In 1964 General McNaughton, chair of the Canadian section of the international joint commission, talked about the North American Water and Power Alliance plan, which again is to flood the Rocky Mountain trench.
Now we have people wanting to flood the Skagit Valley and flood the Rocky Mountain trench and turn it into a giant reservoir for North America, again to divert water to the U.S. and Mexico.
Is it any wonder with ideas like this being floated by credible people, by knowledgeable scientists of the era, Canadians are now forming alliances to try to protect ourselves from those very ideas?
As we speak today the Council of Canadians is in Ottawa speaking to this very issue, voicing its concern that water is to be the next marketable commodity and we are going to be somehow tied through free trade agreements to a relationship that we are not comfortable with and not ready for dealing with water.

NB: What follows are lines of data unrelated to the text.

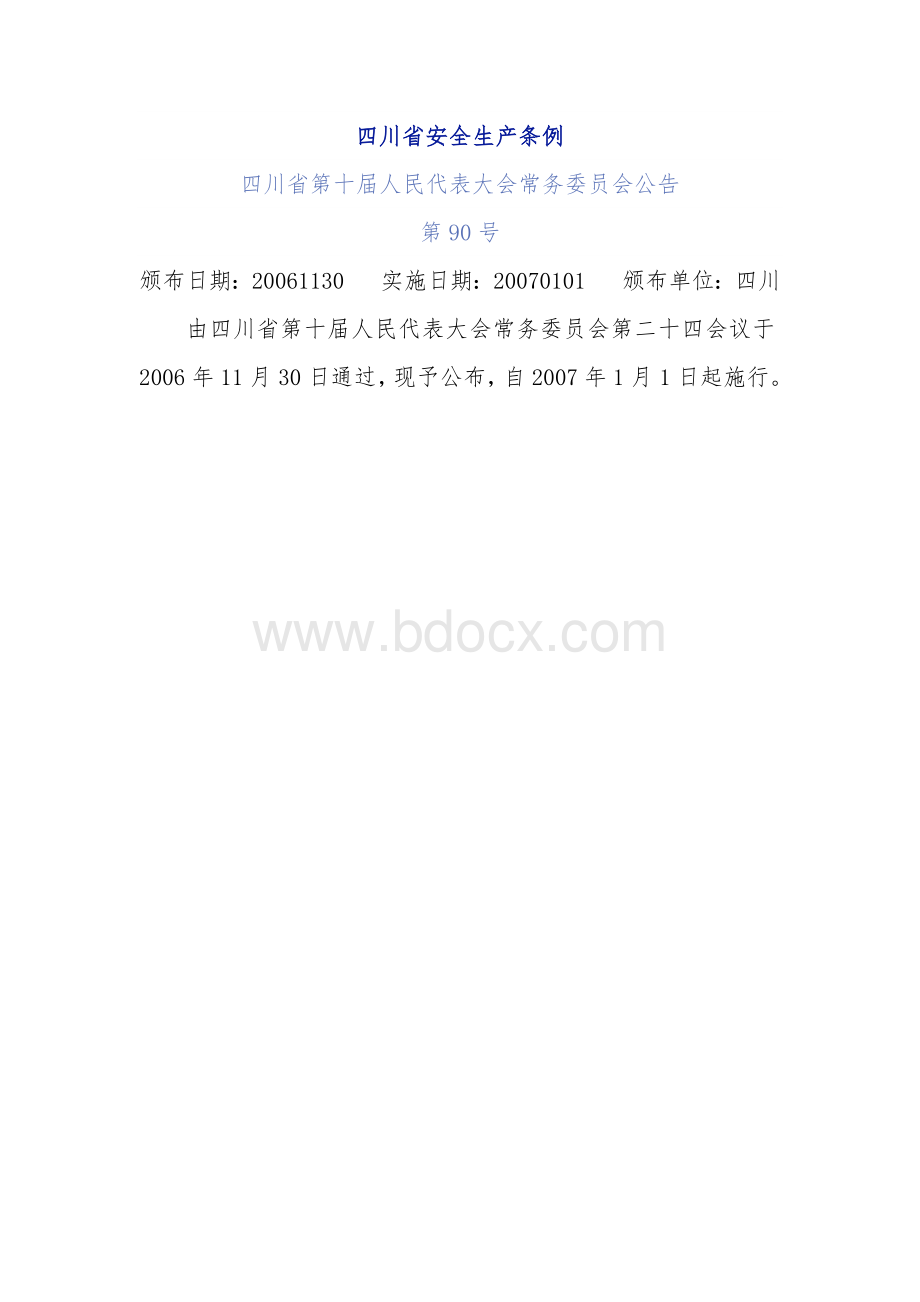 四川省安全生产条例

四川省第十届人民代表大会常务委员会公告

第 90 号

颁布日期：20061130　实施日期：20070101　颁布单位：四川

由四川省第十届人民代表大会常务委员会第二十四会议于 2006 年 11 月 30 日通过，现予公布，自 2007 年 1 月 1 日起施行。

www.bdocx.com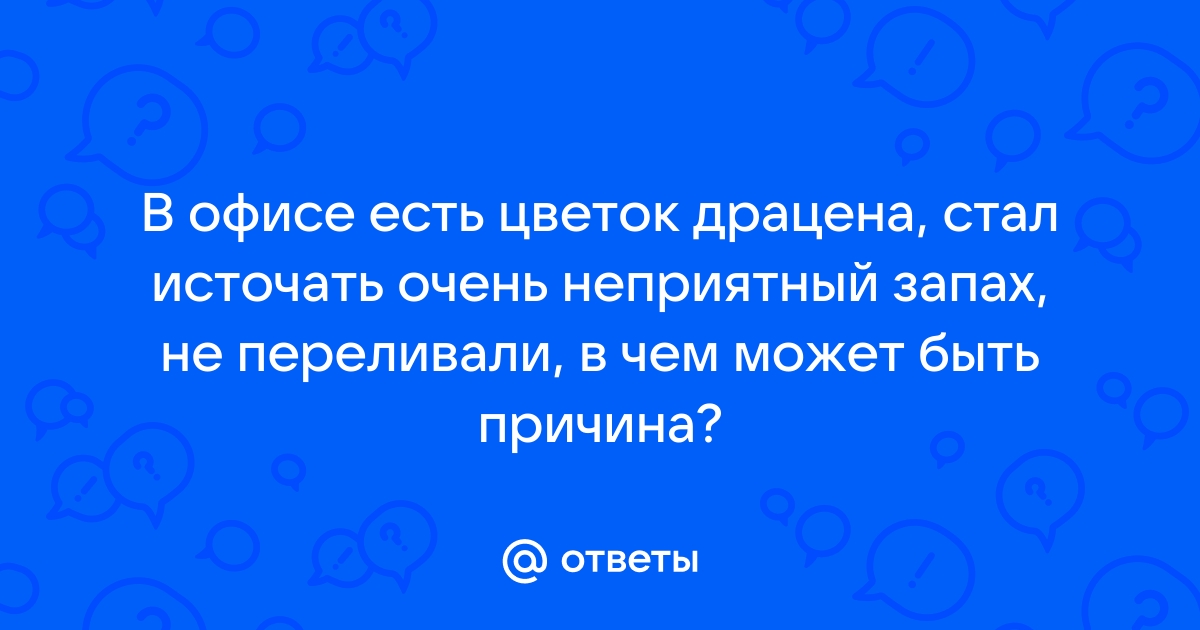 В офисе есть цветок драцена, стал источать очень неприятный запах, не переливали, в чем может быть причина?

@ ответы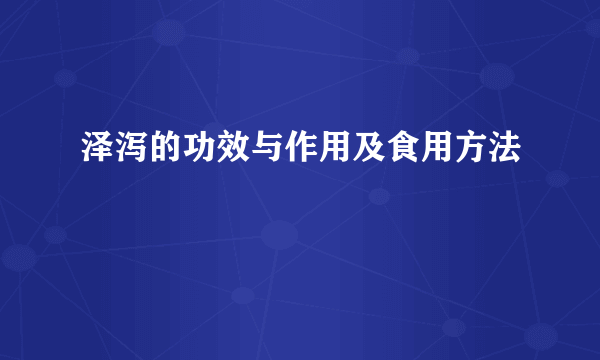 泽泻的功效与作用及食用方法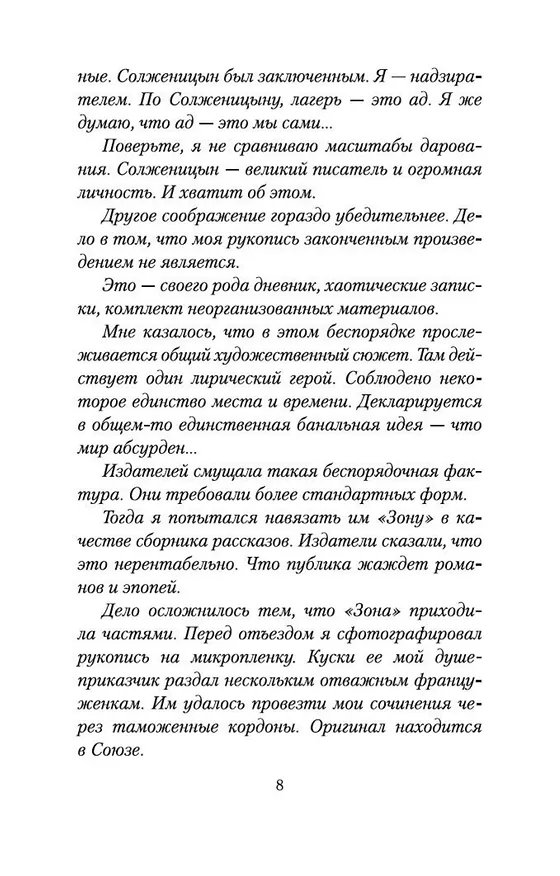 ные. Солженицын был заключенным. Я — надзирателем. По Солженицыну, лагерь — это ад. Я же думаю, что ад — это мы сами...

Поверьте, я не сравниваю масштабы дарования. Солженицын — великий писатель и огромная личность. И хватит об этом.

Другое соображение гораздо убедительнее. Дело в том, что моя рукопись законченным произведением не является.

Это — своего рода дневник, хаотические записки, комплект неорганизованных материалов.

Мне казалось, что в этом беспорядке прослеживается общий художественный сюжет. Там действует один лирический герой. Соблюдено некоторое единство места и времени. Декларируется в общем-то единственная банальная идея — что мир абсурден...

Издателей смущала такая беспорядочная фактура. Они требовали более стандартных форм.

Тогда я попытался навязать им «Зону» в качестве сборника рассказов. Издатели сказали, что это нерентабельно. Что публика жаждет романов и эпопей.

Дело осложнилось тем, что «Зона» приходила частями. Перед отъездом я сфотографировал рукопись на микропленку. Куски ее мой душеприказчик раздал нескольким отважным француженкам. Им удалось провезти мои сочинения через таможенные кордоны. Оригинал находится в Союзе.

8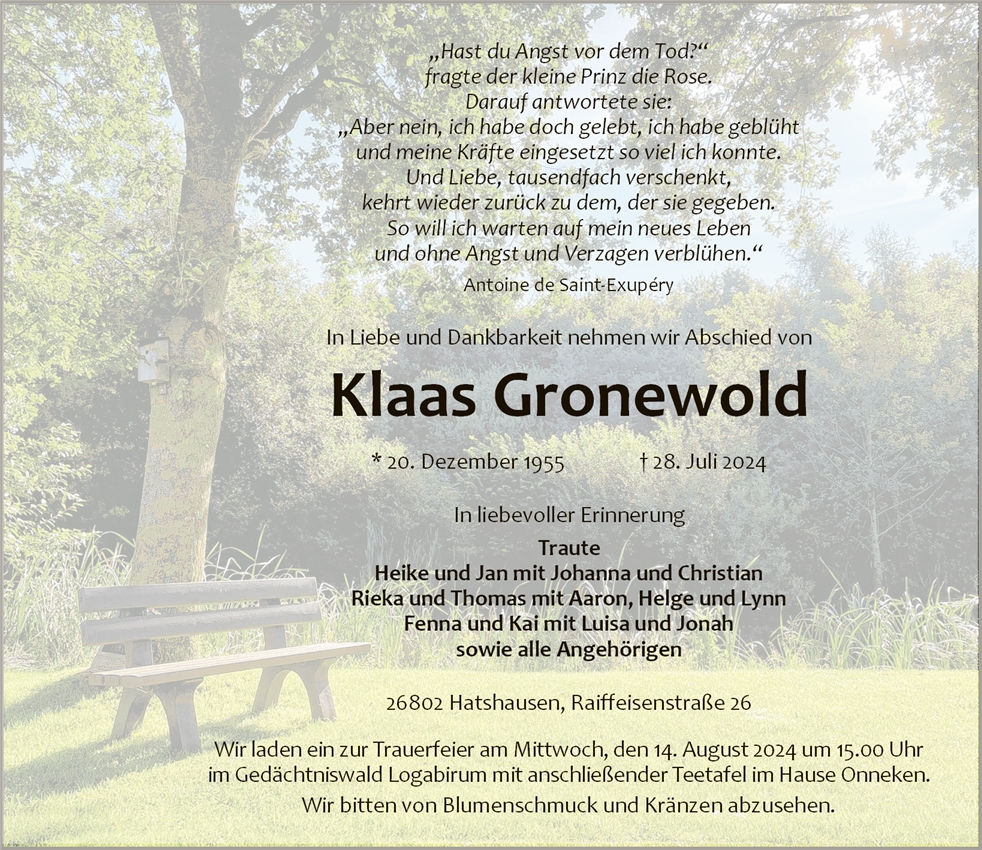 „Hast du Angst vor dem Tod?“
fragte der kleine Prinz die Rose.
Darauf antwortete sie:
„Aber nein, ich habe doch gelebt, ich habe geblüht
und meine Kräfte eingesetzt so viel ich konnte.
Und Liebe, tausendfach verschenkt,
kehrt wieder zurück zu dem, der sie gegeben.
So will ich warten auf mein neues Leben
und ohne Angst und Verzagen verblühen.“
Antoine de Saint-Exupéry

In Liebe und Dankbarkeit nehmen wir Abschied von

Klaas Gronewold

* 20. Dezember 1955 † 28. Juli 2024

In liebevoller Erinnerung

Traute
Heike und Jan mit Johanna und Christian
Rieka und Thomas mit Aaron, Helge und Lynn
Fenna und Kai mit Luisa und Jonah
sowie alle Angehörigen

26802 Hatshausen, Raiffeisenstraße 26

Wir laden ein zur Trauerfeier am Mittwoch, den 14. August 2024 um 15.00 Uhr im Gedächtniswald Logabirum mit anschließender Teetafel im Hause Onneken.
Wir bitten von Blumenschmuck und Kränzen abzusehen.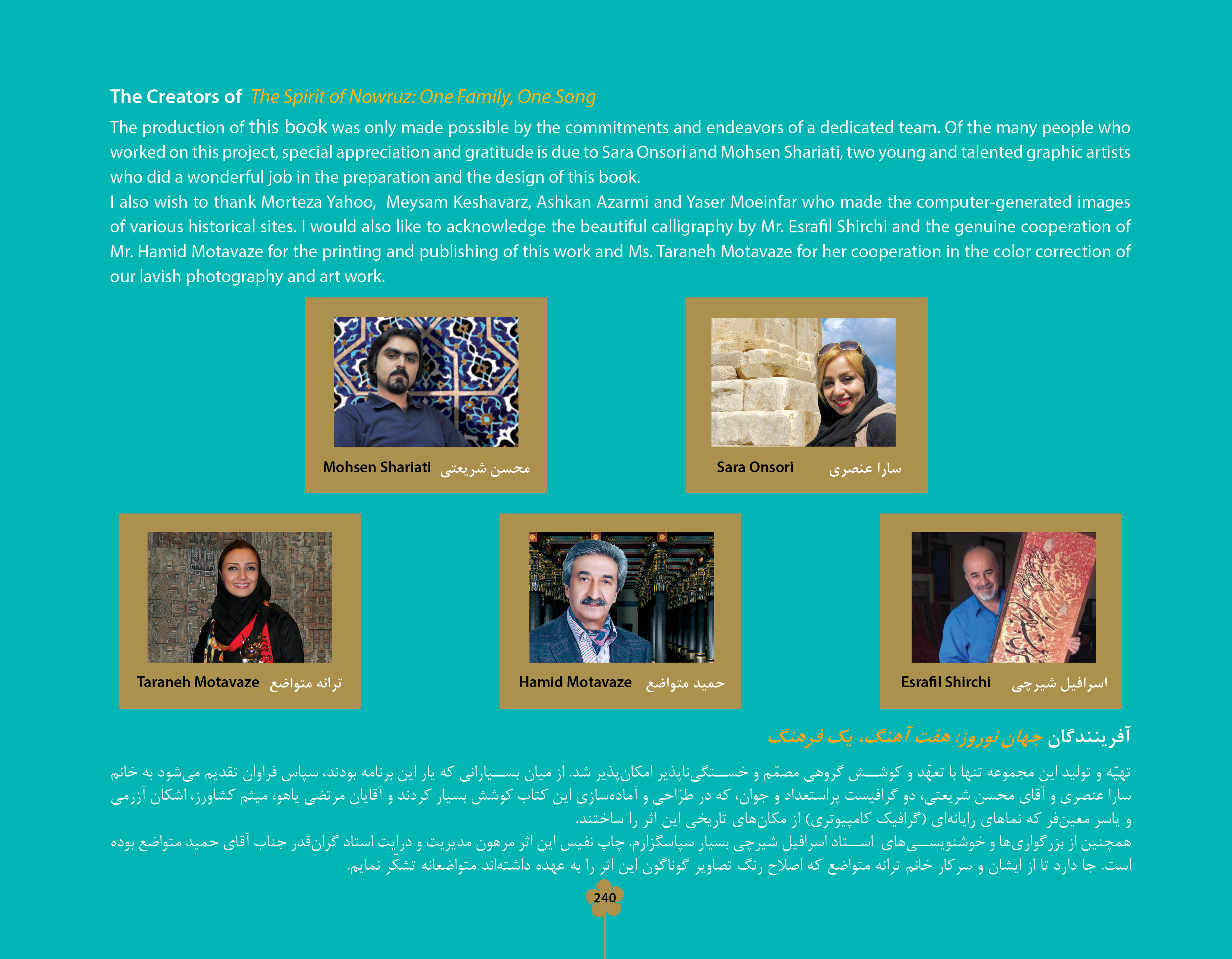 The Creators of The Spirit of Nowruz: One Family, One Song

The production of this book was only made possible by the commitments and endeavors of a dedicated team. Of the many people who worked on this project, special appreciation and gratitude is due to Sara Onsori and Mohsen Shariati, two young and talented graphic artists who did a wonderful job in the preparation and the design of this book.
I also wish to thank Morteza Yahoo, Meysam Keshavarz, Ashkan Azarmi and Yaser Moeinfar who made the computer-generated images of various historical sites. I would also like to acknowledge the beautiful calligraphy by Mr. Esrafil Shirchi and the genuine cooperation of Mr. Hamid Motavaze for the printing and publishing of this work and Ms. Taraneh Motavaze for her cooperation in the color correction of our lavish photography and art work.

Mohsen Shariati محسن شریعتی

Sara Onsori سارا عنصری

Taraneh Motavaze ترانه متواضع

Hamid Motavaze حمید متواضع

Esrafil Shirchi اسرافیل شیرچی

آفرینندگان جهان نوروز: هفت آهنگ، یک فرهنگ

تهیّه و تولید این مجموعه تنها با تعهّد و کوشش گروهی مصمّم و خستگی‌ناپذیر امکان‌پذیر شد. از میان بسیارانی که یار این برنامه بودند، سپاس فراوان تقدیم می‌شود به خانم سارا عنصری و آقای محسن شریعتی، دو گرافیست پراستعداد و جوان، که در طرّاحی و آماده‌سازی این کتاب کوشش بسیار کردند و آقایان مرتضی یاهو، میثم کشاورز، اشکان آزرمی و یاسر معین‌فر که نماهای رایانه‌ای (گرافیک کامپیوتری) از مکان‌های تاریخی این اثر را ساختند.
همچنین از بزرگواری‌ها و خوشنویسی‌های استاد اسرافیل شیرچی بسیار سپاسگزارم. چاپ نفیس این اثر مرهون مدیریت و درایت استاد گران‌قدر جناب آقای حمید متواضع بوده است. جا دارد تا از ایشان و سرکار خانم ترانه متواضع که اصلاح رنگ تصاویر گوناگون این اثر را به عهده داشته‌اند متواضعانه تشکّر نمایم.

240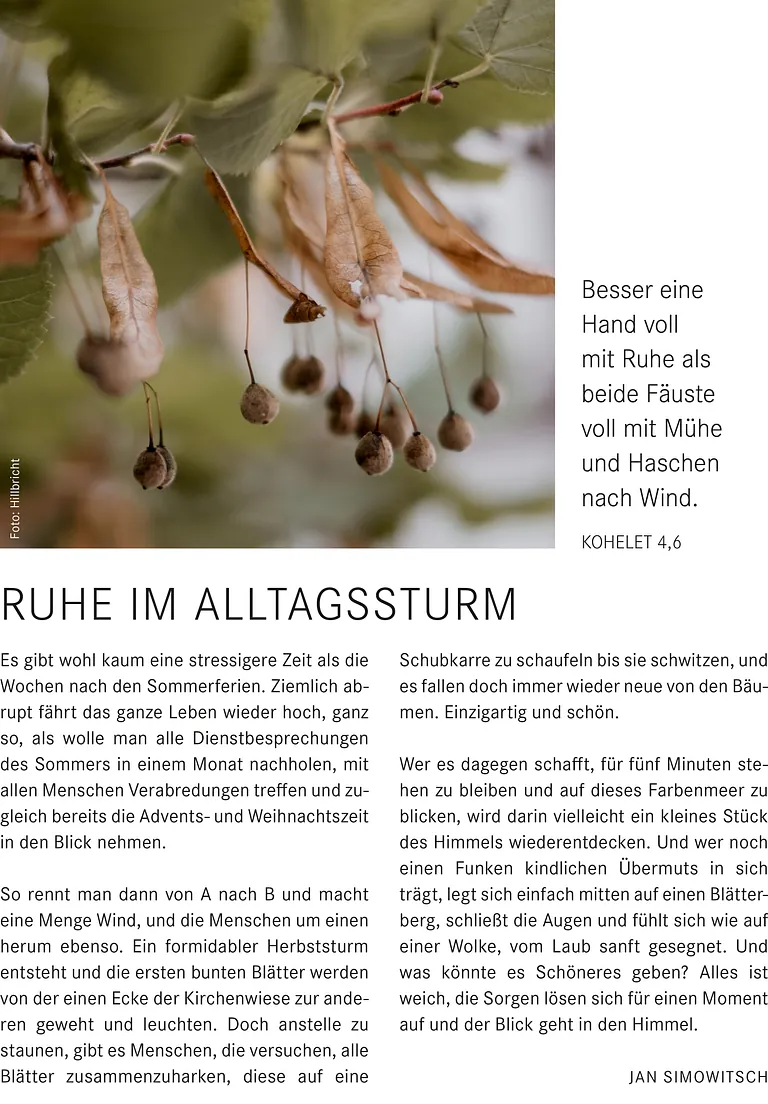 Foto: Hillbricht

Besser eine Hand voll mit Ruhe als beide Fäuste voll mit Mühe und Haschen nach Wind.

KOHELET 4,6

RUHE IM ALLTAGSSTURM

Es gibt wohl kaum eine stressigere Zeit als die Wochen nach den Sommerferien. Ziemlich abrupt fährt das ganze Leben wieder hoch, ganz so, als wolle man alle Dienstbesprechungen des Sommers in einem Monat nachholen, mit allen Menschen Verabredungen treffen und zugleich bereits die Advents- und Weihnachtszeit in den Blick nehmen.

So rennt man dann von A nach B und macht eine Menge Wind, und die Menschen um einen herum ebenso. Ein formidabler Herbststurm entsteht und die ersten bunten Blätter werden von der einen Ecke der Kirchenwiese zur anderen geweht und leuchten. Doch anstelle zu staunen, gibt es Menschen, die versuchen, alle Blätter zusammenzuharken, diese auf eine Schubkarre zu schaufeln bis sie schwitzen, und es fallen doch immer wieder neue von den Bäumen. Einzigartig und schön.

Wer es dagegen schafft, für fünf Minuten stehen zu bleiben und auf dieses Farbenmeer zu blicken, wird darin vielleicht ein kleines Stück des Himmels wiederentdecken. Und wer noch einen Funken kindlichen Übermuts in sich trägt, legt sich einfach mitten auf einen Blätterberg, schließt die Augen und fühlt sich wie auf einer Wolke, vom Laub sanft gesegnet. Und was könnte es Schöneres geben? Alles ist weich, die Sorgen lösen sich für einen Moment auf und der Blick geht in den Himmel.

JAN SIMOWITSCH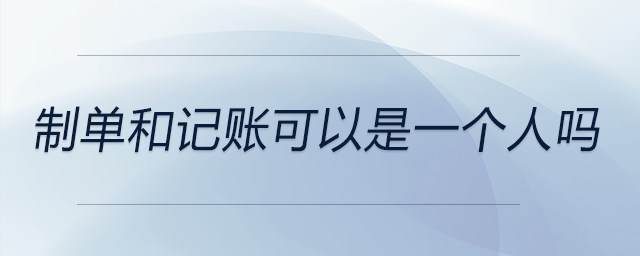 制单和记账可以是一个人吗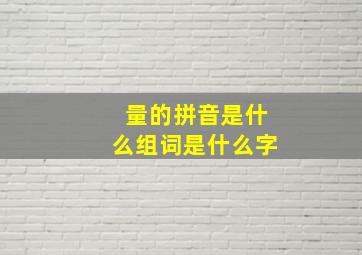 量的拼音是什么组词是什么字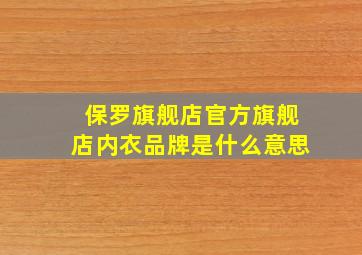 保罗旗舰店官方旗舰店内衣品牌是什么意思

Look at the way our free trade agreements tie us into heating fuel, for instance. There are clauses in the NAFTA and in the FTA that if we run short of heating fuel domestically, we are tied to selling at the same rate we are selling it currently to our partners to the south. We are very fearful of similar things coming along to do with water.
There are a few things we must keep in mind. There is a global water crisis. There are corporate water giants eager to use water as a for profit basis to serve the world's needs and our government has not done anything to clearly state what our policy is to be on the international trade of bulk water or the diversion of water from one basin to another.
I hope this opposition day motion is dealt with favourably from all sides of the House. We can feel comfortable that as we form new trade alliances water will not be one of those marketable commodities that we would forfeit.